Exercise materials:
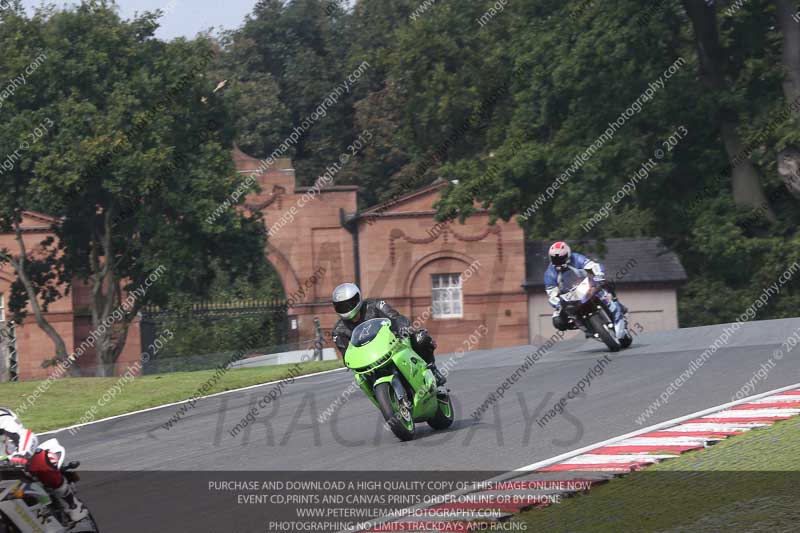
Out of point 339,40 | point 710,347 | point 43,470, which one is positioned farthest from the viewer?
point 339,40

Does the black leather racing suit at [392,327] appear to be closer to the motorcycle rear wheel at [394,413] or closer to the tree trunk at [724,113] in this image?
the motorcycle rear wheel at [394,413]

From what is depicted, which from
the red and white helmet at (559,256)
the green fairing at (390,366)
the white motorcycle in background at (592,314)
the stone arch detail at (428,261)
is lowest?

Problem: Reproduce each of the entries above verbatim, omitting the pictures.

Answer for this exercise:
Out of point 339,40 | point 710,347 | point 43,470, which one is positioned farthest from the viewer?
point 339,40

Does the black leather racing suit at [392,327] appear to be closer to the motorcycle rear wheel at [394,413] or closer to the tree trunk at [724,113] in this image?
the motorcycle rear wheel at [394,413]

From what is depicted, which from
the red and white helmet at (559,256)
the green fairing at (390,366)
the white motorcycle in background at (592,314)
the stone arch detail at (428,261)
is lowest?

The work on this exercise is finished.